It is a very recent finding. Yes. I have photo phobia. It’s a mental disorder that leads to sleeplessness and sarcasm. I was living with it for quite some time I guess. Some of my photos make me go wildly critical and I find myself laughing and crying at the same time, on the verge of slight madness. Well, in my too - uncomfortable -to- admit- comfort zone, perhaps!
Just today, I got some scanned old school photos from a childhood friend. We were a bunch of adolescent school girls in growing shapeless bodies and obviously unconditioned uncombed tresses. Somebody give them some shampoo please! I thought…I pleaded ...I yelped…! And that’s how my paranoia got detected.
Great. Congratulations. I know a lot more about me now!
This critical medical condition goes way back into a pre digital gawky teenage that broke out like acne into gullible college years. It was until I mastered the art of learning how to take pictures with our very classy Olympus film camera, a gift from my father. The camera was a bit moody. Just like my grandfather, my father and then me. My father was convinced, it was in safe hands as I managed to take some reasonably aesthetic pictures in one single film, without the privilege of deleting unwanted pictures or cropping undesired backgrounds. I had tamed the camera! But by mistake I got the photos printed to a larger size than to a budget friendly postcard size. I wanted to delete some irritating bits and the big size gave me that tempting chance. So I just grabbed a steel ruler and a cutter and simply chopped off the non aesthetic parts of the picture. I now think that was the first time my rare obsession surfaced, which was unknowingly masked off as a creative exercise back then.
A peek into my wedding photo stories is like opening a can of worms! I am yet to find one fairly acceptable picture of myself and my husband in the whole big laminated album full of plastic chairs, slippers and tube lights and a water cooler! But since we got married seven years ago in the olden days when there were no digital cameras but one moderately energetic old guy who most importantly, came free with the wedding hall, and who could barely balance the film camera with a large yellow flash light on it, in his very creative hands, I guess one had to live with such fiascos.
Don’t even get me started with our cocktail party photos. I got about five zoomed in shots of my back. The guy in the photo must be my husband. Well, I can make out from the side view of his shirt! And then there were some pictures of people I don’t even know! That was a superb album --- in my head!
On my engagement day, I had mustered the courage to borrow a small digital camera from some neighbour’s friend’s friend. Some stranger in the crowd accidentally but luckily for me took one photo that day. It was only of our hands with the exchanged rings. All my love to that stranger. That is one of the best pictures I have preserved!
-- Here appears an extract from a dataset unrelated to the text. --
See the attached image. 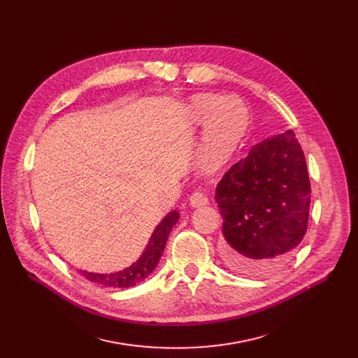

My parents, relatives and everyone from the girl’s side mistook the video team to be the photographers, in the end to find no pictures but only a short and spicy south Indian engagement film with mesmerizingly melodramatic sound effects (highly recommended to those with normal mental conditions).
I got my second attack of photo paranoia right after watching that DVD!
And today, the school snaps reconfirmed it.I dare not show you those awesome pictures as I am afraid, the infection might get passed on to some of you dear readers!
My love affair with the digital camera has finally helped me fight this disturbing mental situation ;)
Those who have been suffering in silence just like me, grab a good camera and shoot!...just shoot them all I say !!!